EPIPHANIE DU SEIGNEUR
LS 60,1-6 / Mt 2,1-12
Si l’Epiphanie est surtout connue comme “Jour des Rois », avec galettes et couronnes, le récit évangélique y fonde la Fête de la Manifestation du Christ aux nations. Elles sont représentées par des personnages (leur nombre n’y est pas précisé) venus d’Orient. Rois, Sages, Astrologues ; à pied, à cheval ou à dos de chameaux? L’Evangéliste ne s’y intéresse pas, mais il a l’audace de relater une histoire vraie qui ressemble à un conte de fée. Des visiteurs éminents à la recherche d’un roi nouveau-né s’arrêtant à l’humble demeure d’une famille de déplacés pour se prosterner devant leur petit garçon. C’est du jamais vu.
Le contenu réel de ce récit étonnant dépasse infiniment sa forme. Car, non seulement des grands s’abaissent devant un petit, mais, le Fils du Dieu très-haut en premier s’est abaissé, se faisant homme pour nous sauver du mensonge initial et fatal du serpent: « Vous serez comme des dieux. »

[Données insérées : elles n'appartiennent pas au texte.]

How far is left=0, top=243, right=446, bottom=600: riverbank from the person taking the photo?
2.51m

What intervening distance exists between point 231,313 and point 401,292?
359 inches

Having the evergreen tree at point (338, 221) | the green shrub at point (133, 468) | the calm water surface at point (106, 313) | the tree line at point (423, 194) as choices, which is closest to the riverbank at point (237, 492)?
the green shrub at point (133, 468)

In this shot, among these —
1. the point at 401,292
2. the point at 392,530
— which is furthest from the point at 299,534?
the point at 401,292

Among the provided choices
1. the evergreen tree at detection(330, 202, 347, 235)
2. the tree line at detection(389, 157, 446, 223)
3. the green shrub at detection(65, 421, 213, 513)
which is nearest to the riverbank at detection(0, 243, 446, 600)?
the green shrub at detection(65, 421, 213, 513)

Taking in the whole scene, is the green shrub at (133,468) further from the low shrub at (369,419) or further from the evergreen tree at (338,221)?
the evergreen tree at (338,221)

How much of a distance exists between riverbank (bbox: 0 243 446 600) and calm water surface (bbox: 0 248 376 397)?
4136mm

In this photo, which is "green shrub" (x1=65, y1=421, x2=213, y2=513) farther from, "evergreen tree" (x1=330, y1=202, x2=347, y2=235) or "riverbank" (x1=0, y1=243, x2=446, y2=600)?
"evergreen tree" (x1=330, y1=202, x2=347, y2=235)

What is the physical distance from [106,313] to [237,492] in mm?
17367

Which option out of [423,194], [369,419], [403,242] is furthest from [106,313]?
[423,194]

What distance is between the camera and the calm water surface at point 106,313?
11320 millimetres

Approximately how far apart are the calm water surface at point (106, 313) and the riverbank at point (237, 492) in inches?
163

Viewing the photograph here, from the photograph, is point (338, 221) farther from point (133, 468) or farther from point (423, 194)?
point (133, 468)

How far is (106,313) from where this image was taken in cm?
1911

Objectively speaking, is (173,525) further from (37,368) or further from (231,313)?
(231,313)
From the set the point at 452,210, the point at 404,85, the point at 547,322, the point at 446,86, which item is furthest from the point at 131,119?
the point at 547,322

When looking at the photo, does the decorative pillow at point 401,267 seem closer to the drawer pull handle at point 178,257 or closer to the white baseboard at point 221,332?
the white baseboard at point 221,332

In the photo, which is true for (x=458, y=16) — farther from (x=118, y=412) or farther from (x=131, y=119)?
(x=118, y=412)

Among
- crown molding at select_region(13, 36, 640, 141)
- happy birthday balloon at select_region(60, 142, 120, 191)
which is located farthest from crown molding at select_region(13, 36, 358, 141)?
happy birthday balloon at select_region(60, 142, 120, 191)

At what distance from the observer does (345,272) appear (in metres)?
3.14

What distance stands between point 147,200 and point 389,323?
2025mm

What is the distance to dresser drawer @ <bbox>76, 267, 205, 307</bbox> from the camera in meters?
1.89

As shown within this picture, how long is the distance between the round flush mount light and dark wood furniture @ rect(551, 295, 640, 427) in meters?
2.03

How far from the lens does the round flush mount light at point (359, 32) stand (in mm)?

Notre fête vise donc l’universalité du salut. Depuis les débuts du christianisme, des missionnaires sont partis aux quatre points cardinaux pour que cela se réalise. Et l’ouvrage est toujours sur le métier. Nous savons mieux aujourd’hui que son accomplissement ne se mesure pas en km, mais en densité et en profondeur. Oui, les périphéries encore dans l’ombre se situent autant chez nos voisins de palier que dans certains recoins de notre propre coeur. Or, c’est dans la nuit “privée d’écrans“ que l’Etoile se voit le mieux. Déposons ce qui fait écran entre nous et l’Enfant et recevons son sourire.